I searched the internet countless times about acquiring and configuring BGP for a business, and nothing. The way I learned was when I worked for a few companies. They wanted me to implement BGP for different sites, including data centers.

Long story short, I had to do a lot of digging to get this going. I had to contact my internet provider, do some research, and contact my regional Internet registry (RIR). In this case, ARIN. It took some time, but after filling out some forms and showing justification of why I need /24 block addresses, my request was granted.


So, If you have never done this before or dont know where to start, dont stress out. I’ve got you covered. I will show you the process of how to request IP addresses and ASN, followed by the peering process with the ISP.

But first of all, let me accentuate that the BGP peering I will talk about will be multi-homing. And let me tell you why. In my experience, acquiring BGP with a single point of failure doesn’t make sense. Because if I lose the circuit, the whole organization will be down for God knows how long. However, the scenario may vary for some organizations. There are different types of topologies, such as single-homed, dual-homed, and multi-homed. See the image below.

Now, let me explain why multihoming. Firstly, I’ve never encountered an environment with a single-homed configuration unless the budget is tight or you have some special requirements. The environment I’ve always witnessed has two internet providers. For example, Verizon is its primary circuit, and Cogent is its backup circuit. So if one link goes down, traffic will fall back to the backup circuit.

Picture this for a second. Suppose that you’ve purchased a block of /24 public addresses, right? And your public Ip addresses start from 50.0.0.1 – 50.0.0.254. You have 254 addresses for you to use and NAT when needed.

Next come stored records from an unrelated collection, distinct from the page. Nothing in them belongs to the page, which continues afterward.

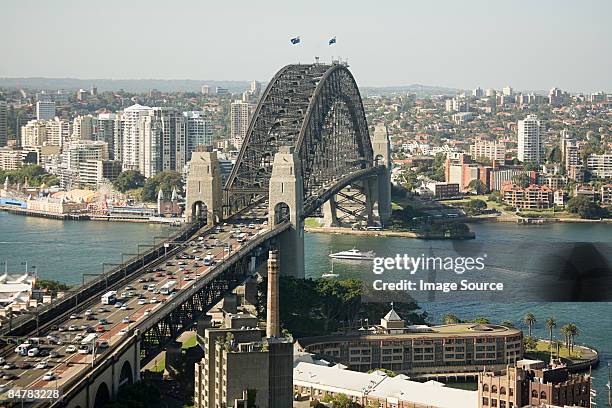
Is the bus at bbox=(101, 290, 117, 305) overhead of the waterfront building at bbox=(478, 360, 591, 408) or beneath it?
overhead

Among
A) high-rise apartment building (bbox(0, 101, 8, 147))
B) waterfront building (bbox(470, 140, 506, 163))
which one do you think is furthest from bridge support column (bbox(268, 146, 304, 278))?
high-rise apartment building (bbox(0, 101, 8, 147))

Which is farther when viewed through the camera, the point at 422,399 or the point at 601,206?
the point at 601,206

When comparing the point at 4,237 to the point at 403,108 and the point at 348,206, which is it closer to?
the point at 348,206

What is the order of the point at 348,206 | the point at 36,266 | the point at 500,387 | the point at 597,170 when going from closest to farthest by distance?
the point at 500,387
the point at 36,266
the point at 348,206
the point at 597,170

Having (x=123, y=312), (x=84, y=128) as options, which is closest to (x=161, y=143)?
(x=84, y=128)

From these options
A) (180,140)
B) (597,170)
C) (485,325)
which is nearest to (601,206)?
(597,170)

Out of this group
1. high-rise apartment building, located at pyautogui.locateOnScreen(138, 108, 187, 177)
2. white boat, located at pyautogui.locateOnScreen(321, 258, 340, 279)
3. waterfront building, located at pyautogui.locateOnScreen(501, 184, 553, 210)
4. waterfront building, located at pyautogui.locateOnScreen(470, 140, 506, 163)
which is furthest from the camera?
waterfront building, located at pyautogui.locateOnScreen(470, 140, 506, 163)

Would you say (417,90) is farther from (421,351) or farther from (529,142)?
(421,351)

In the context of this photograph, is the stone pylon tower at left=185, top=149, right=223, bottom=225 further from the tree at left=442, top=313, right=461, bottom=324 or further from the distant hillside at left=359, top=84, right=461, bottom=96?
the distant hillside at left=359, top=84, right=461, bottom=96

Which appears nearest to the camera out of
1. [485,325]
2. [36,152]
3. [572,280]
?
[485,325]
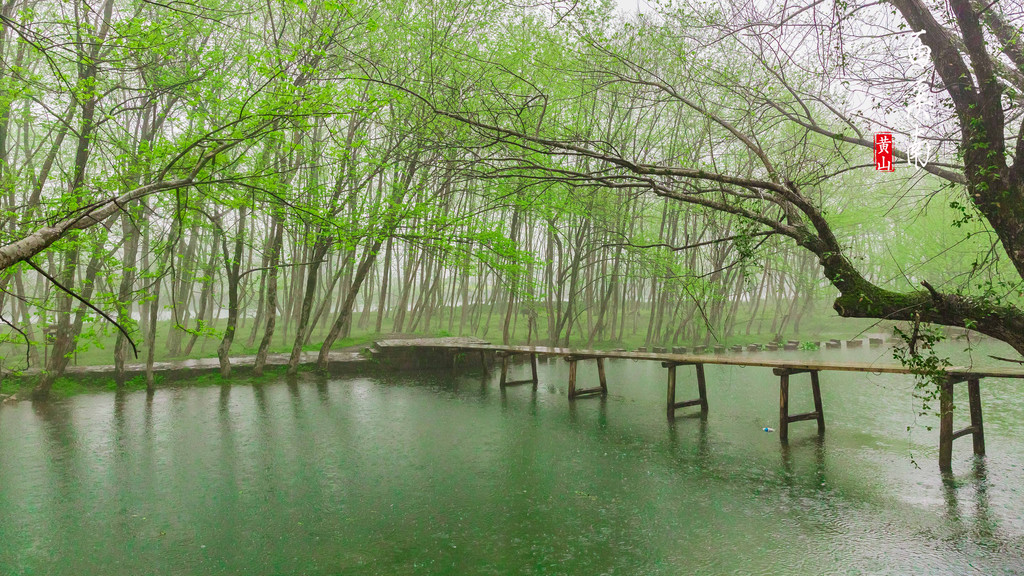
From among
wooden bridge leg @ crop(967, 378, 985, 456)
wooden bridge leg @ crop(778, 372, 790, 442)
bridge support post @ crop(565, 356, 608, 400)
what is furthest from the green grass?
bridge support post @ crop(565, 356, 608, 400)

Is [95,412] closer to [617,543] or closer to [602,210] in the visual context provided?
[617,543]

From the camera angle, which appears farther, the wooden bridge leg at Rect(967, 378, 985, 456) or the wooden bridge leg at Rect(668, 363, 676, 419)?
the wooden bridge leg at Rect(668, 363, 676, 419)

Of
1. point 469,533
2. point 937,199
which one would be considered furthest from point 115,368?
point 937,199

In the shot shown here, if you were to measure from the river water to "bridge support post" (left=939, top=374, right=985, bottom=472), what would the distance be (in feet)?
0.54

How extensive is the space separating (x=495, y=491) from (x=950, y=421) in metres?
4.62

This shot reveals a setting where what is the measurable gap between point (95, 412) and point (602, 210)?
12.5 metres

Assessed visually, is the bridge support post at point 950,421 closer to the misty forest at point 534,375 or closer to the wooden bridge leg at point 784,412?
the misty forest at point 534,375

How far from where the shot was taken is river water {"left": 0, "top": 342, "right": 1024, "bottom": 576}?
4113 millimetres

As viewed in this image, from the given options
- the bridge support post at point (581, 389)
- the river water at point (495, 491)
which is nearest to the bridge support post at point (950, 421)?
the river water at point (495, 491)

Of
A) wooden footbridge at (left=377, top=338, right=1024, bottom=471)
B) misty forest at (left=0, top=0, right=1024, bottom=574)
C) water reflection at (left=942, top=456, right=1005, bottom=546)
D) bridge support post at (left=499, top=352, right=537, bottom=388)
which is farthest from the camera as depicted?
bridge support post at (left=499, top=352, right=537, bottom=388)

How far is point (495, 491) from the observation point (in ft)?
18.0

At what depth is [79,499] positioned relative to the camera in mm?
5355

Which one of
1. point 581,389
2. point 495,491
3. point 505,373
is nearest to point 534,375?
point 505,373

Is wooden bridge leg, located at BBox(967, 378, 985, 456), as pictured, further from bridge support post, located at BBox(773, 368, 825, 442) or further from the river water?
bridge support post, located at BBox(773, 368, 825, 442)
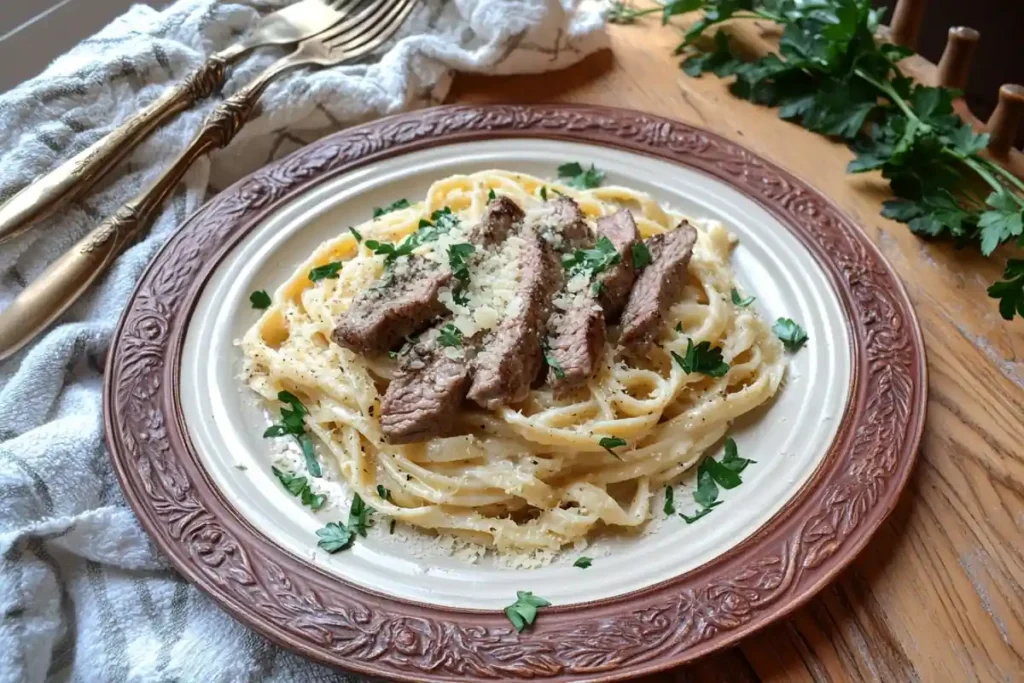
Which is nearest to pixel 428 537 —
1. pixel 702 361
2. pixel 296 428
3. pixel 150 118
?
pixel 296 428

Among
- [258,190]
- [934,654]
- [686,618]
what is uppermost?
[258,190]

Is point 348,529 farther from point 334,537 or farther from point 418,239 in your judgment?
point 418,239

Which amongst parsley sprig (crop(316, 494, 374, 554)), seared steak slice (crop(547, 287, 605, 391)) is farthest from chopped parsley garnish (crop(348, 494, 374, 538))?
seared steak slice (crop(547, 287, 605, 391))

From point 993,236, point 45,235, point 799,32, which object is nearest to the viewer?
point 993,236

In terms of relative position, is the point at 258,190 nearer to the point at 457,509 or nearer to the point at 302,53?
the point at 302,53

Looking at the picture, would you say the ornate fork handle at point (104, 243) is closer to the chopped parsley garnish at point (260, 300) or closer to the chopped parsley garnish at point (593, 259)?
the chopped parsley garnish at point (260, 300)

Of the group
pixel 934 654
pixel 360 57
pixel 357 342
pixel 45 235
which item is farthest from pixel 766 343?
pixel 45 235

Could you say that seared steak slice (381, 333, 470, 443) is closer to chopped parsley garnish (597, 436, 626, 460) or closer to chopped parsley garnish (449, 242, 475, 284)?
chopped parsley garnish (449, 242, 475, 284)
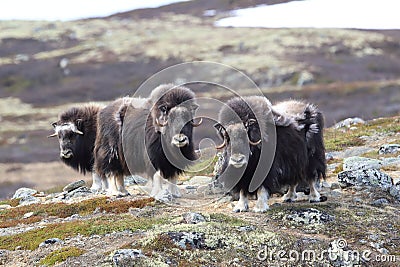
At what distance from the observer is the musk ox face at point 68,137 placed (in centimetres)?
1061

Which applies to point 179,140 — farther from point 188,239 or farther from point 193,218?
point 188,239

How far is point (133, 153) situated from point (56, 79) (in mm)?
43845

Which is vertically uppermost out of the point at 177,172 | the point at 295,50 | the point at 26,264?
the point at 295,50

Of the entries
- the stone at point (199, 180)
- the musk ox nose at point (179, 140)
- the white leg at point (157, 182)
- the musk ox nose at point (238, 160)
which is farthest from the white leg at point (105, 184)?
the musk ox nose at point (238, 160)

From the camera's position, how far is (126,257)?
238 inches

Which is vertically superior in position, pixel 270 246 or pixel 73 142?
pixel 73 142

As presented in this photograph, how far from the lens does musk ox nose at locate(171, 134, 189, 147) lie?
26.7 ft

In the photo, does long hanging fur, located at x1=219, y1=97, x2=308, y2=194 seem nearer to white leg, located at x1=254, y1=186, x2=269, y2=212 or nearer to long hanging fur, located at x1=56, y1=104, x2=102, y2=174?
white leg, located at x1=254, y1=186, x2=269, y2=212

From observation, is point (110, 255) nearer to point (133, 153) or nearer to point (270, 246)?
point (270, 246)

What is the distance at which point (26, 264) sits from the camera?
648cm

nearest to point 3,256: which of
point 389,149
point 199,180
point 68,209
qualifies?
point 68,209

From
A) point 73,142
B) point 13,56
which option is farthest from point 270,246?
point 13,56

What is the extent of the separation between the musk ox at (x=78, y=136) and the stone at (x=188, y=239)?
418 cm

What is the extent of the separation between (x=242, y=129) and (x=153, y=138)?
1635 millimetres
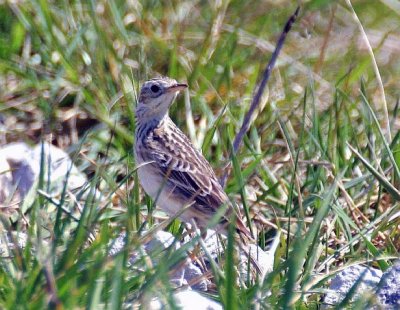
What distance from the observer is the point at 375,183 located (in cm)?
606

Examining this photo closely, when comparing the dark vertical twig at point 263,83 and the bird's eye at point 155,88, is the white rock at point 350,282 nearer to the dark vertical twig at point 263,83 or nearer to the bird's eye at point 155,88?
the dark vertical twig at point 263,83

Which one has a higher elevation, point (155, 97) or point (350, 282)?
point (155, 97)

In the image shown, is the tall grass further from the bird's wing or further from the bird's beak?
the bird's beak

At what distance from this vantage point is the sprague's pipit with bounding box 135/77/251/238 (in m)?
5.70

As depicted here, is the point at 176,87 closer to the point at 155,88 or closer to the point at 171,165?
the point at 155,88

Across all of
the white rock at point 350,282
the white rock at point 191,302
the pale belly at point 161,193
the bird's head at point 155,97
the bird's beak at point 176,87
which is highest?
the bird's beak at point 176,87

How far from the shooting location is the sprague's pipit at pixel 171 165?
570cm

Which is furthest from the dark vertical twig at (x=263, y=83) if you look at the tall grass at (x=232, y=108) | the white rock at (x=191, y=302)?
Answer: the white rock at (x=191, y=302)

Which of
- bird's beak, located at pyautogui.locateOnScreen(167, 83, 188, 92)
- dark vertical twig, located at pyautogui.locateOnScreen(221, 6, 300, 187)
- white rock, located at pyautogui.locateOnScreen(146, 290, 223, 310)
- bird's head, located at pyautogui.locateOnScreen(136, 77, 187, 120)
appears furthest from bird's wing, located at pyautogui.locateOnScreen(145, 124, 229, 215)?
white rock, located at pyautogui.locateOnScreen(146, 290, 223, 310)

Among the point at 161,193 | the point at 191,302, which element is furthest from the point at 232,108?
the point at 191,302

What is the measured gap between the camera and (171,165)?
19.2 ft

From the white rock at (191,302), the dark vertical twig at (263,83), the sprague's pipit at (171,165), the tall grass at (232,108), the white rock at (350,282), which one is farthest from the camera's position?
the sprague's pipit at (171,165)

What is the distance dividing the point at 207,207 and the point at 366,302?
2077mm

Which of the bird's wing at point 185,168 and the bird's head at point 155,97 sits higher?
the bird's head at point 155,97
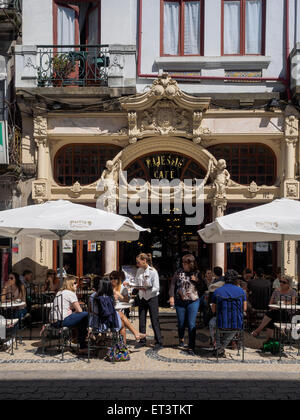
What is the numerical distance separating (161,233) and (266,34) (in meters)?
6.25

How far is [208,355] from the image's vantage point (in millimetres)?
9047

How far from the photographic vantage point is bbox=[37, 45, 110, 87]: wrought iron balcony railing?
1463cm

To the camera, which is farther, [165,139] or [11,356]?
[165,139]

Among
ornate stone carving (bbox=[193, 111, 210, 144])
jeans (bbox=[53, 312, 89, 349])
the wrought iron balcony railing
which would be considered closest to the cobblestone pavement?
jeans (bbox=[53, 312, 89, 349])

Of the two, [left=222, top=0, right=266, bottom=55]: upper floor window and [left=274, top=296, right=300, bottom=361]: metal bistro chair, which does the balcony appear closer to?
[left=222, top=0, right=266, bottom=55]: upper floor window

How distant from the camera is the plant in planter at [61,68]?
14.7 m

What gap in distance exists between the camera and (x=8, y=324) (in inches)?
360

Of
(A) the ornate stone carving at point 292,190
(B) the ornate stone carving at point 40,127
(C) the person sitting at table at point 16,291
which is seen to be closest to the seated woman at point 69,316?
(C) the person sitting at table at point 16,291

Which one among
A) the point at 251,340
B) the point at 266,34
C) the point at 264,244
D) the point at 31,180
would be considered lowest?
the point at 251,340

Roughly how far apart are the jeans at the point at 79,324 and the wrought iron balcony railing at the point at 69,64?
300 inches

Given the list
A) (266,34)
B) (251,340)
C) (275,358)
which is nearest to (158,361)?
(275,358)

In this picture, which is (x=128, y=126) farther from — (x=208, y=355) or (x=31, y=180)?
(x=208, y=355)

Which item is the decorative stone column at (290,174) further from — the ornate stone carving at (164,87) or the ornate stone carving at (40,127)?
the ornate stone carving at (40,127)
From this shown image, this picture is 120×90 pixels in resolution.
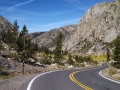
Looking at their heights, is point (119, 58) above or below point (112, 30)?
below

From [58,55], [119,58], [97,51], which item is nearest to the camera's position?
[119,58]

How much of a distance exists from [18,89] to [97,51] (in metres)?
183

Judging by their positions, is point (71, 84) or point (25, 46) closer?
point (71, 84)

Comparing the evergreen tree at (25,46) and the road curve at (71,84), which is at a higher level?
the evergreen tree at (25,46)

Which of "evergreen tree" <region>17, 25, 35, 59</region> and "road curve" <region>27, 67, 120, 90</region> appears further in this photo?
"evergreen tree" <region>17, 25, 35, 59</region>

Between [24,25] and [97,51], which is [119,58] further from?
[97,51]

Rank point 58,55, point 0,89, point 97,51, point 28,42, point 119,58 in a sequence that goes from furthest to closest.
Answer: point 97,51
point 58,55
point 28,42
point 119,58
point 0,89

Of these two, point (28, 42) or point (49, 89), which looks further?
point (28, 42)

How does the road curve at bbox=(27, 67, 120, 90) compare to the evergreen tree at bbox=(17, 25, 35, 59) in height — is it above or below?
below

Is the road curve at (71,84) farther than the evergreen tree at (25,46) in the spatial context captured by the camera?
No

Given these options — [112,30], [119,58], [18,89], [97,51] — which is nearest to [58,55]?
[119,58]

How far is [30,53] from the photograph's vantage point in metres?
42.6

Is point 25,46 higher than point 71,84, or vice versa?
point 25,46

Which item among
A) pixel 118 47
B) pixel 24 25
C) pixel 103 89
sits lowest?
pixel 103 89
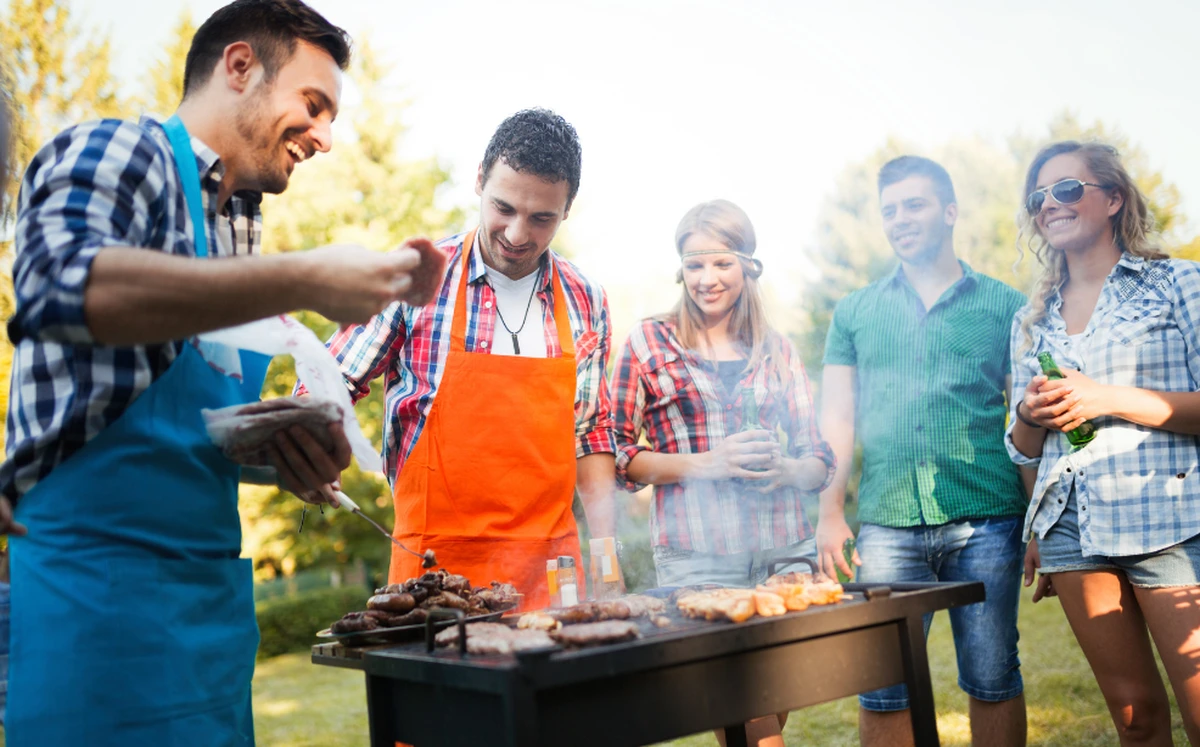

Now, let’s presume that you have 150 web servers visible to the Internet. If one of your Internet connections goes down, you still have the backup Internet to fallback, and thus your clients can reach your 150 web servers via the same public addresses 50.0.0.1-50.0.0.254. That’s awesome, right?


Look at this multi-homed design.

Let me break this configuration for you.


The Circuits

You have two internet service providers. Verizon and Cogent. The Verizon line has 1gbps speed, and Cogent has 500mbps. Verizon line has priority over Cogent because of its traffic manipulation using “Path prepend.” We can talk about this later. But to give you an idea, you can manipulate what link becomes primary for all the incoming traffic. This will depend on what you agree with the providers. Manipulating incoming traffic can be crafty sometimes.

The same thing applies to outbound traffic. You can do load sharing rather than having one internet active and the other passive. This type of configuration doesn’t involve your ISP. By utilizing the attribute “local preference,” you can control how traffic exits your network.

The Verizon circuit is simulated to be down due to some wiring issue from the ISP. But as you can see, the cogent line is still functional, allowing internal and external networks to communicate.